_Stated exercise_
Locate every line in the data below that contains the word "leaf", and copy each of those lines in full.

--- Start of Exercise input ---

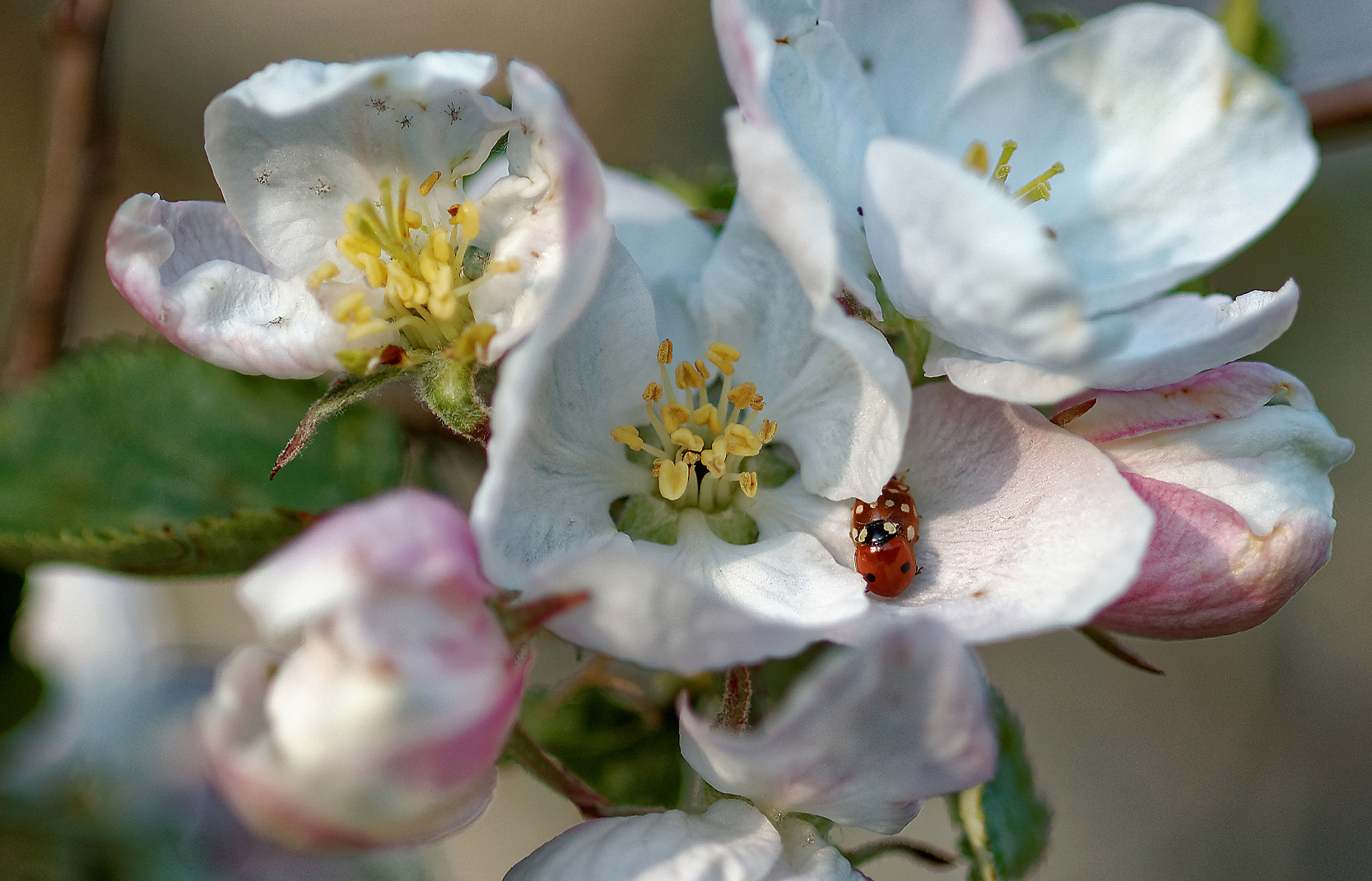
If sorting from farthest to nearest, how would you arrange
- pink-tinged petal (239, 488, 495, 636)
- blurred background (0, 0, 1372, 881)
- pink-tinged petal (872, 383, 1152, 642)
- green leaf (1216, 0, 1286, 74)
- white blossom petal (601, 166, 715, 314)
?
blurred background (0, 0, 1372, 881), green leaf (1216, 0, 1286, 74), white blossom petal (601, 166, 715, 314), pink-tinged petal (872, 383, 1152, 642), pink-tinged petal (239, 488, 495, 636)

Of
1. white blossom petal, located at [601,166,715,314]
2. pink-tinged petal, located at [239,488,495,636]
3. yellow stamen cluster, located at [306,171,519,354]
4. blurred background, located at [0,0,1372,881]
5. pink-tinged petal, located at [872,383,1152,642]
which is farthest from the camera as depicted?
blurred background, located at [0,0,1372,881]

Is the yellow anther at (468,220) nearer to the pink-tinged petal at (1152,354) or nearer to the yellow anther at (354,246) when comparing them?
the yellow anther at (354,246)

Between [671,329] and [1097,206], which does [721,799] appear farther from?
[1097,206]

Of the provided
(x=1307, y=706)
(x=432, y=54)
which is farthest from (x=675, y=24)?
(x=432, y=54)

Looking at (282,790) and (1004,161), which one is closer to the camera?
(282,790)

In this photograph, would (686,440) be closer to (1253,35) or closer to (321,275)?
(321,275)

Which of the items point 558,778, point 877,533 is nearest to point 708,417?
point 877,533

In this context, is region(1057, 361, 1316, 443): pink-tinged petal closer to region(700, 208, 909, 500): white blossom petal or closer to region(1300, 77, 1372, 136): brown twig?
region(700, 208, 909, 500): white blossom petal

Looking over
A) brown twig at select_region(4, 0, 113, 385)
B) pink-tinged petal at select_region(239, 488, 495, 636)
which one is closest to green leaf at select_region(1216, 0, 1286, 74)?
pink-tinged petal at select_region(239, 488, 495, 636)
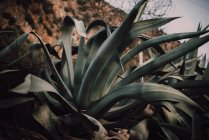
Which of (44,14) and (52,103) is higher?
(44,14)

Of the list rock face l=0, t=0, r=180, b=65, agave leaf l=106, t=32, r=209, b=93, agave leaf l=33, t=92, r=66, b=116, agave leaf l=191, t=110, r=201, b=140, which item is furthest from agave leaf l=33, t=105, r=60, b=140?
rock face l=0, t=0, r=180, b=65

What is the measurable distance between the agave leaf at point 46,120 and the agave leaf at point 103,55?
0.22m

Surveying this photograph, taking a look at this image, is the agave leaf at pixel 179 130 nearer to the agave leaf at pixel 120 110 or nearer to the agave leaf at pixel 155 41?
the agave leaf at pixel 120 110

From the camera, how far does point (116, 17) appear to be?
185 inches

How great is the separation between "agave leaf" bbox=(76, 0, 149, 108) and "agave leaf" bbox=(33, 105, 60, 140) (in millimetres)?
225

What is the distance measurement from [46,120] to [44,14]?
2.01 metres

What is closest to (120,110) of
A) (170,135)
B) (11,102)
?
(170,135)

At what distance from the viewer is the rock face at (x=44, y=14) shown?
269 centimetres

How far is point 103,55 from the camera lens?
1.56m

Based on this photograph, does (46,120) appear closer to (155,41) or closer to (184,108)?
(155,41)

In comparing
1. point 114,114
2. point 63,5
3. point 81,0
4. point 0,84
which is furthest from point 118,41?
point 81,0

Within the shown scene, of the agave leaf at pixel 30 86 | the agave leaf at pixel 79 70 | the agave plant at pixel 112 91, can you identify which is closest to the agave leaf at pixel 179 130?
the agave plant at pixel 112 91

--- End of Exercise input ---
--- Start of Exercise input ---

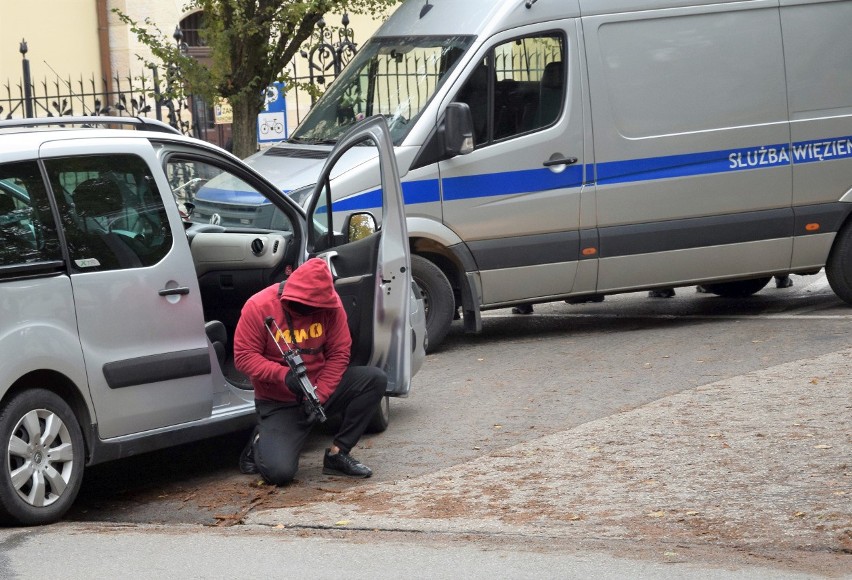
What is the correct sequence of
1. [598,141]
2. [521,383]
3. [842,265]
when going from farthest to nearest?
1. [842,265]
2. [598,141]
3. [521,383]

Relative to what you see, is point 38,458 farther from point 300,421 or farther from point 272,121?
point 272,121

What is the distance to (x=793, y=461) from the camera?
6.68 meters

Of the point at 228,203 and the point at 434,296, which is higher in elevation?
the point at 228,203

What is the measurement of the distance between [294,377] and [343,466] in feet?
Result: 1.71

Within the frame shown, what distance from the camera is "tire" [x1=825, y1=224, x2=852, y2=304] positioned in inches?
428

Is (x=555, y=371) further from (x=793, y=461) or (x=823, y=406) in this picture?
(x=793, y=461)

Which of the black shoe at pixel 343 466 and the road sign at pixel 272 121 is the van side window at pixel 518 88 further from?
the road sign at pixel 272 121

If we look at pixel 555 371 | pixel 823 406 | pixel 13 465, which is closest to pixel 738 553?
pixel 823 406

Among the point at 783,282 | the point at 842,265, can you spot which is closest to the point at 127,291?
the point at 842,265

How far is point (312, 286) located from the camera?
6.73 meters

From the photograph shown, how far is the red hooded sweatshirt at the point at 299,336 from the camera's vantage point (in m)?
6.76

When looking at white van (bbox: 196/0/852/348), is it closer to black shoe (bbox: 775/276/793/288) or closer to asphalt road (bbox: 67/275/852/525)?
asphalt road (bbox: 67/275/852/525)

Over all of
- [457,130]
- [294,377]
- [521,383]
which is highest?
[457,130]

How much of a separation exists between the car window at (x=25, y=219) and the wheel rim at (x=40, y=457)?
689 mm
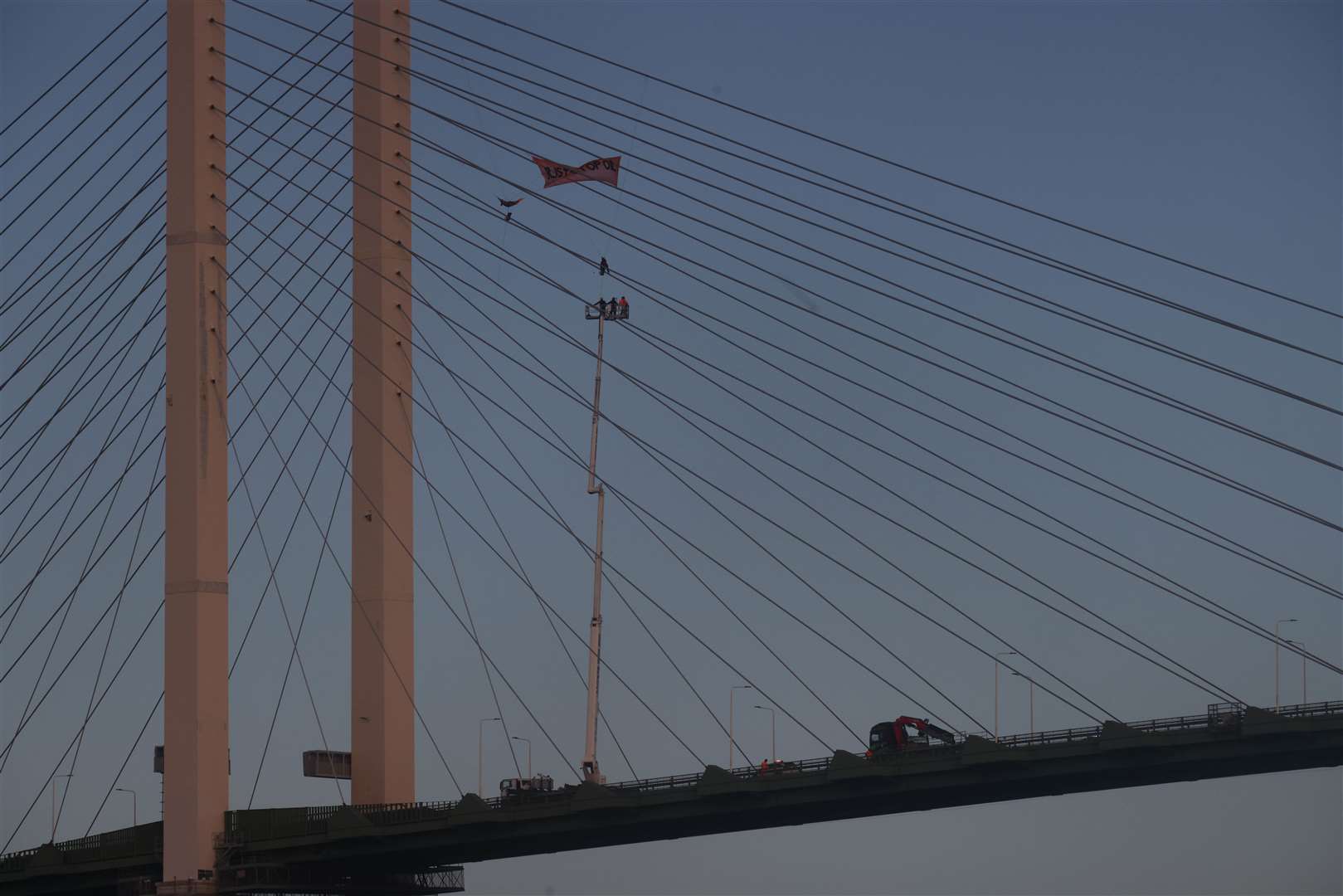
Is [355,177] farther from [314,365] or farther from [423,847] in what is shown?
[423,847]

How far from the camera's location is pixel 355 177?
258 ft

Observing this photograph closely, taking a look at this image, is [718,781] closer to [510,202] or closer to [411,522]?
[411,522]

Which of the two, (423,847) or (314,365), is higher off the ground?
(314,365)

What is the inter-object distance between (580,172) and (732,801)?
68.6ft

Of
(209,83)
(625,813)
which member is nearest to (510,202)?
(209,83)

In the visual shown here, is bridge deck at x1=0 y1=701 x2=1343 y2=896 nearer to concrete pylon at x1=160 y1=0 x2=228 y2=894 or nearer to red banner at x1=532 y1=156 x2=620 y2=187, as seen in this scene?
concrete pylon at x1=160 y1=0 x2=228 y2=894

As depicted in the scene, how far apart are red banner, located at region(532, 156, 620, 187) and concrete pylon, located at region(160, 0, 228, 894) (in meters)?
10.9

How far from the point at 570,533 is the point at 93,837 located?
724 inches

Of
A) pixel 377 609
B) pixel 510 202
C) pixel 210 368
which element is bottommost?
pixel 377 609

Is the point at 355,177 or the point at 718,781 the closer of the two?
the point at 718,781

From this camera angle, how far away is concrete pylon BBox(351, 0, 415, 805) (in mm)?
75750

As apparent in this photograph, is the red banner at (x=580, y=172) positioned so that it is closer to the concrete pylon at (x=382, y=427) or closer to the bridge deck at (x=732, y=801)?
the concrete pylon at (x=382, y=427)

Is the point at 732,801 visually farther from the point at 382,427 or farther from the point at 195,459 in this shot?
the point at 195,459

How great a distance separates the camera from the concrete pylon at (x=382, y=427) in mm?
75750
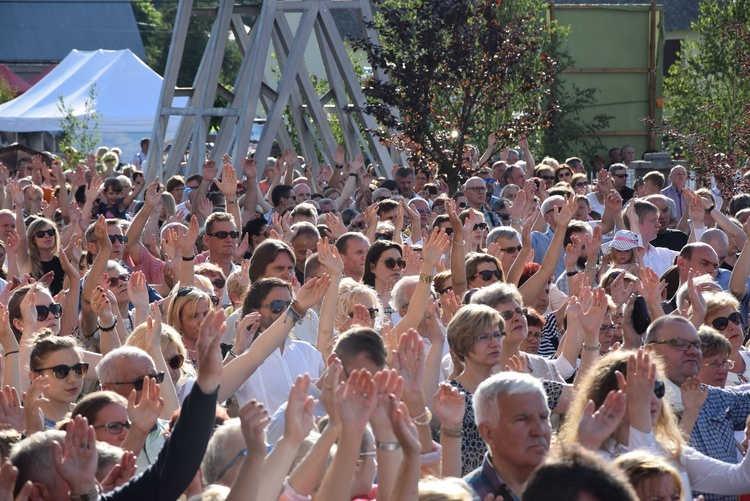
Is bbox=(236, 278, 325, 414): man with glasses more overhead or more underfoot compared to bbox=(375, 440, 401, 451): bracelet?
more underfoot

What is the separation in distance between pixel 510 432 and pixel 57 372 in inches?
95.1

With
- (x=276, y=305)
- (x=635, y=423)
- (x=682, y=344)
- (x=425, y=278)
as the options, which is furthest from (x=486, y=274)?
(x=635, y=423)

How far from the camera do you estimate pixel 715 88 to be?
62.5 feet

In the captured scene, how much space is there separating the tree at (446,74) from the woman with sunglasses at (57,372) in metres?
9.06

--- End of Exercise input ---

_Reply_
- green leaf (1216, 0, 1286, 74)
blurred background (0, 0, 1372, 881), green leaf (1216, 0, 1286, 74), white blossom petal (601, 166, 715, 314), pink-tinged petal (872, 383, 1152, 642), pink-tinged petal (239, 488, 495, 636)
which one is closest to green leaf at select_region(1216, 0, 1286, 74)?
Of the list rock face l=0, t=0, r=180, b=65, agave leaf l=106, t=32, r=209, b=93, agave leaf l=33, t=92, r=66, b=116, agave leaf l=191, t=110, r=201, b=140, which item is furthest from agave leaf l=33, t=105, r=60, b=140?
What is the measurable distance between the agave leaf at point 46,120 and the agave leaf at point 103,55?
Surveying this photograph, taking a look at this image, is the agave leaf at pixel 179 130 nearer to the agave leaf at pixel 120 110 or nearer to the agave leaf at pixel 155 41?
the agave leaf at pixel 120 110
How great is the separation between "agave leaf" bbox=(76, 0, 149, 108) and "agave leaf" bbox=(33, 105, 60, 140) (in millimetres)?
Within the shown scene, of the agave leaf at pixel 30 86 | the agave leaf at pixel 79 70 | the agave plant at pixel 112 91, can you identify which is closest to the agave leaf at pixel 179 130?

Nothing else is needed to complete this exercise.